Selected excerpt >>
——————
While some may argue that Maddi could embark on a path to enlightenment herself rather than merely serving Vessantara’s enlightenment, Appleton makes it clear that the Jatakas were written in a period that excludes women from enlightenment altogether: “only later did jatakas become identified as stories that demonstrate the Bodhisattva path from an initial vow that made rebirth as a female impossible to a buddhahood that excludes women.”[15] Given the constraints of Maddi’s cultural context, she does everything within her power to facilitate Bodhisattva without achieving enlightenment herself. Therefore, Maddi is not only powerful within Vessantara’s enlightenment, but she also becomes a model representative for Buddhism.

Maddi Navigates Trauma

When taking the time to recenter Maddi as not only an agent to Vessantara’s enlightenment, she’s viewed an individual who possesses intrinsic value and emotional depth. By focusing on her value as a character and person rather than her contributions to the Bodhisattva, it becomes clear that Maddi’s attitudes and actions may be a response to traumatic events rather than an act of compliance with Vessantara’s generosity. This interpretation of Maddi in the Vessantara Jataka provides a contrast to the erasure and reduction many scholars apply to her character. We are not doing Maddi justice by solely acknowledging her power; we must also acknowledge the depth of her experiences and feelings.

While the tale is upsetting to read, many people believe that because Vessantara’s family is ultimately reunited, Vessantara and his family face no enduring repercussions for his choice to give them away. However, taking stock of Maddi’s trauma suggests that Prince Vessantara’s decisions may leave lasting damage on the psyche of his family. By acknowledging Maddi’s trauma as a legitimate impact of Vessantara’s enlightenment, the erasure of Maddi’s suffering lessens. The Vessantara Jataka contains persistent references to the suffering of Maddi, especially in the scenes where she is searching for her missing children. As Maddi returns from looking for food for her family, she realizes her children are gone. In an emotionally tense moment, Maddi pleads in terror to Vessantara:

My little ones must be dead! Perhaps wild beasts have eaten my children, noble lord. Or has someone carried them off into the jungle, the barren wilderness? Have you sent the sweet-voiced children off with a message, or are they asleep? Or were they so intent on their games that they have wandered out? I cannot see the hair of Jali’s head, or his hands or feet. Did the birds swoop down? Who has carried off my children?[16]

After begging Vessantara to tell her where her children have gone and receiving no reply, Maddi goes out in search of them. She blames herself, “[crying] out, ‘my lord, why will you not speak to me? What have I done wrong. This is worse pain.’”[17] If Vessantara’s choice to give away his children was not justifiable for the sake of his enlightenment, his choice to give away his children would likely be undeniably immoral to most readers and to Maddi. When she is searching for her children, Maddi’s character becomes separated from the story of Theravada Buddhism. In these moments of terror, she is a mother — afraid and without any support. Taking a closer look at Maddi highlights the traumatic series of events she goes through. Her responses to the events make it evident that she is encountering a traumatic event. Like many parents with missing children would do, Maddi begins to “blame herself” and eventually chooses to “stay silent.”[18] This silence is a common trauma response: shock.
——————
Information shown >>

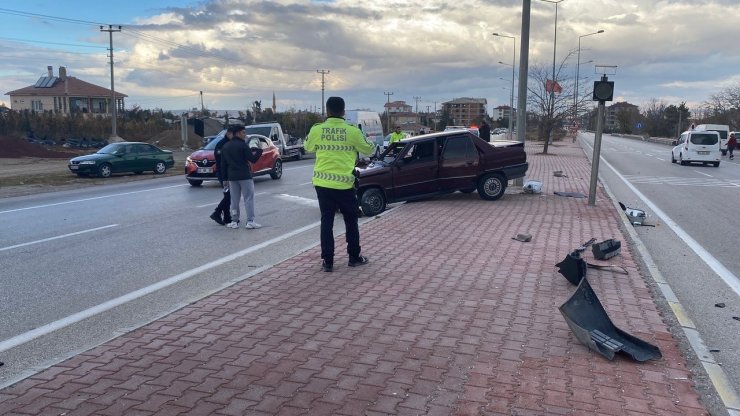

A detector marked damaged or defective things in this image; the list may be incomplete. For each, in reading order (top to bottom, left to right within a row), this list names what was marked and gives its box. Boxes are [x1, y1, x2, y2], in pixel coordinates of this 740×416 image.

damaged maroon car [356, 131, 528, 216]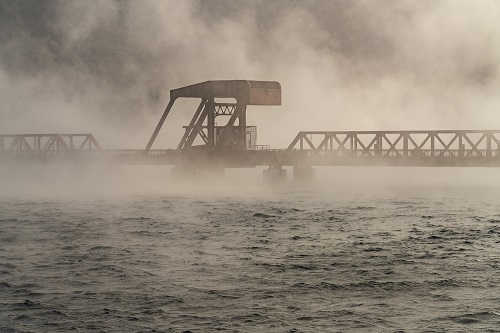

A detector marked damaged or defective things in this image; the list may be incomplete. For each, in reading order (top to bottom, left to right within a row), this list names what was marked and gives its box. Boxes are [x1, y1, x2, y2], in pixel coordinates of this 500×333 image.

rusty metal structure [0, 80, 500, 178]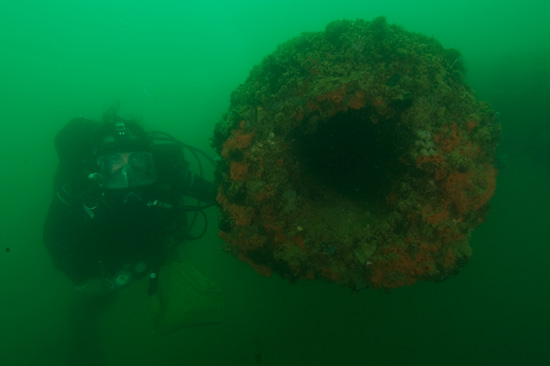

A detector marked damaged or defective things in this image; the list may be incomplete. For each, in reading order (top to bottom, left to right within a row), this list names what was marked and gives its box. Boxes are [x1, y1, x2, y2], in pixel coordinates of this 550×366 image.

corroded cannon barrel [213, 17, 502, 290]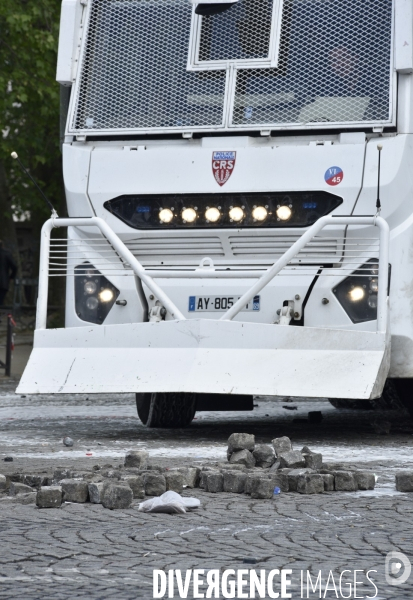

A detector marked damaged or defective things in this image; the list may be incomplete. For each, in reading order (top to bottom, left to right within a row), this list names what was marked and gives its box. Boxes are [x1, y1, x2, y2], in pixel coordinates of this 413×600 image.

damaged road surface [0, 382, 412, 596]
——————
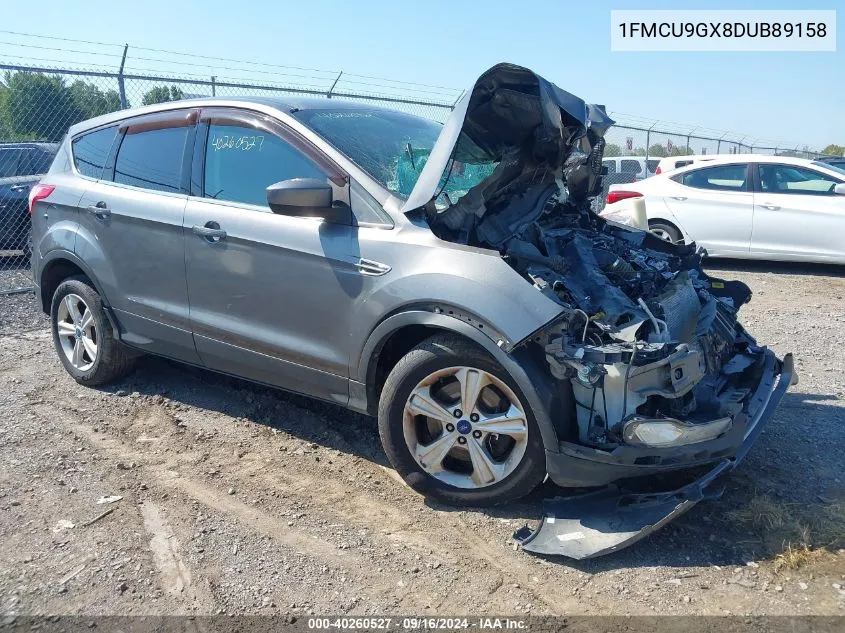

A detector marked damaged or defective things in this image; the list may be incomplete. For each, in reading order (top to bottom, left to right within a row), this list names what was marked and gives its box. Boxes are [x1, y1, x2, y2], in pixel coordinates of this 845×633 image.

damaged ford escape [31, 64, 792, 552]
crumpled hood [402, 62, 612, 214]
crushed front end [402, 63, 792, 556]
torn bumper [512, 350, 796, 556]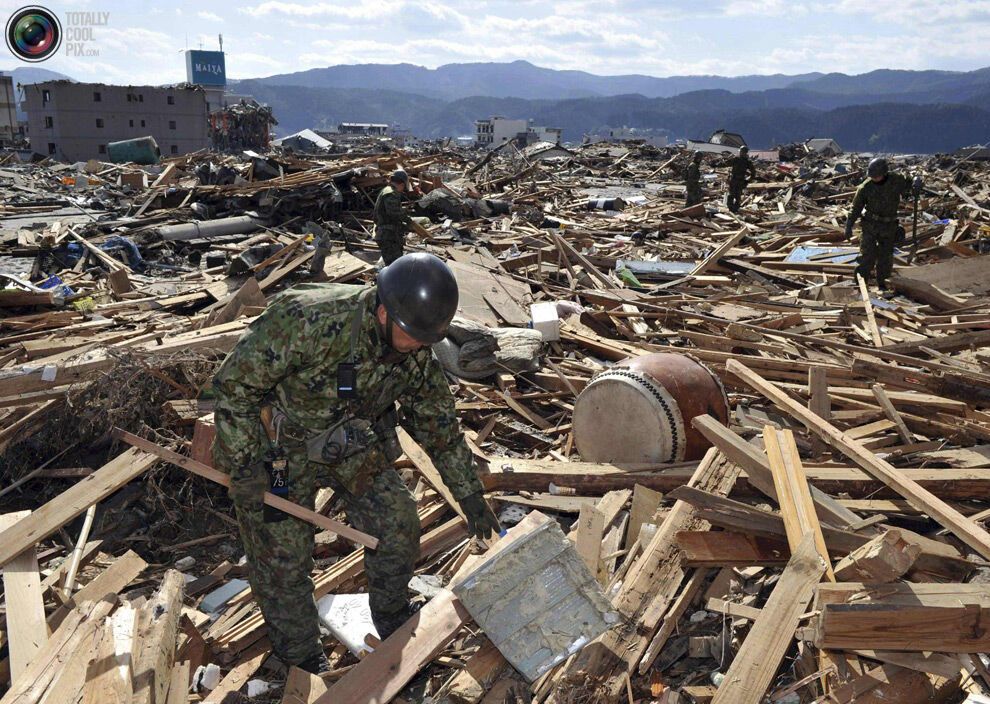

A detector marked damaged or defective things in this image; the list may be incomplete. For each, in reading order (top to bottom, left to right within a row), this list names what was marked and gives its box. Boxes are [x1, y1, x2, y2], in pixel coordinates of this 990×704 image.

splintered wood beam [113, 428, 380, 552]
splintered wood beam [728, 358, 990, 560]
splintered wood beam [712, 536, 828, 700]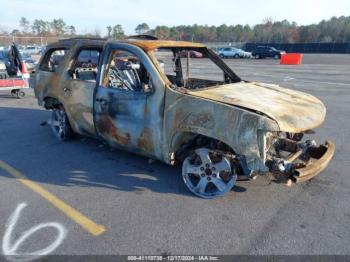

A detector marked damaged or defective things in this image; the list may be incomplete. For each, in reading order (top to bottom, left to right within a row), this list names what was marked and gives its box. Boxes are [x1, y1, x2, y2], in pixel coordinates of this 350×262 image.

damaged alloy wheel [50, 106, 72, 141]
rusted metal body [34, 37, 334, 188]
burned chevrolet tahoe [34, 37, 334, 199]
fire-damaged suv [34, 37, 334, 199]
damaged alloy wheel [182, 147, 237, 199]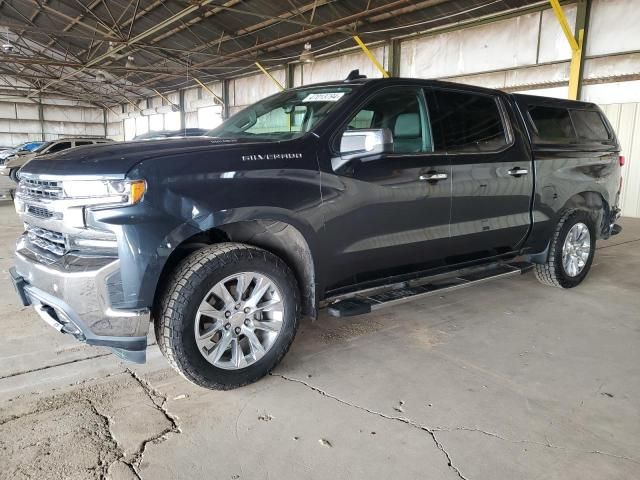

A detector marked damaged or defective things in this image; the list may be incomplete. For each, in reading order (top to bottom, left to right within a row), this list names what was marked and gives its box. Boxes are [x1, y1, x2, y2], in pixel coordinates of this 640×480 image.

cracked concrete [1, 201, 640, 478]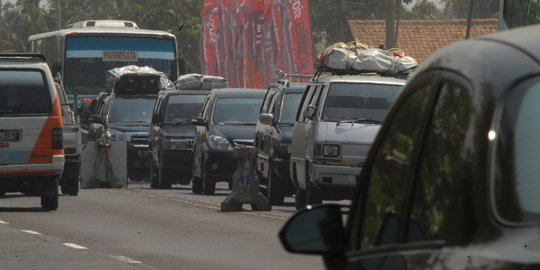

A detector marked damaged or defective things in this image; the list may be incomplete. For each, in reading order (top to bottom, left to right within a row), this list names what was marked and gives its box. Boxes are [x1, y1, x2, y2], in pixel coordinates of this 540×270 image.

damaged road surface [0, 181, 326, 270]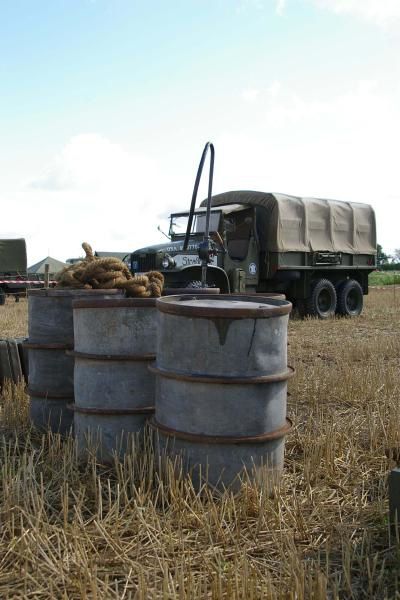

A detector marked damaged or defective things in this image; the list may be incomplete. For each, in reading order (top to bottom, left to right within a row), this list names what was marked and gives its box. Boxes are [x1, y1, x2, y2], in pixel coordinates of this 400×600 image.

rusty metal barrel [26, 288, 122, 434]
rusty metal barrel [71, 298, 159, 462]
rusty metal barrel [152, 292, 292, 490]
——————
What you will do >>
1. Output the passage of the essay on Maddi starting at "Maddi Navigates Trauma" and ending at "experiences and feelings.".
2. Pick up the essay on Maddi at the point where it stops, and continue writing it.
The listing has no connection to the essay on Maddi.

Answers to the exercise >>
1.
Maddi Navigates Trauma

When taking the time to recenter Maddi as not only an agent to Vessantara’s enlightenment, she’s viewed an individual who possesses intrinsic value and emotional depth. By focusing on her value as a character and person rather than her contributions to the Bodhisattva, it becomes clear that Maddi’s attitudes and actions may be a response to traumatic events rather than an act of compliance with Vessantara’s generosity. This interpretation of Maddi in the Vessantara Jataka provides a contrast to the erasure and reduction many scholars apply to her character. We are not doing Maddi justice by solely acknowledging her power; we must also acknowledge the depth of her experiences and feelings.

2.
Eventually, she becomes so overwhelmed by the situation that she “gave a cry and fell to the ground on that very spot.”[19] The story reads as if Maddi cannot physically bear the emotional distress she is under any longer. She finally “regained her consciousness” and “modestly greeted [Vessantara],” asking him where their children are.[20] Her disposition changes; she seems numb, calmly asking where her children are. He finally tells her: “I gave them as slaves to a brahmin.”[21] Most readers of the Vessantara Jataka anticipate Maddi being full of outrage at the thought that Vessantara has given away their children as objects of his generosity; however, she calmly tells him, “I am glad for you” and “rejoiced with Vessantara.”[22] At this moment, many readers are shocked at Maddi’s blind agreeance and assume she recognizes his decision as a necessity for his enlightenment. However, when reading Maddi’s forgiveness and apathy as a trauma response, Maddi’s silence begins to make sense as what Balaev calls a “speechless fright that divides or destroys the identity.”[23] In response to the traumatic event of not knowing where her children are only to find out that their father has given them away into slavery, Maddi must choose between her duties to Vessantara, and thereby her identity as a wife and a person, or her instincts as a mother.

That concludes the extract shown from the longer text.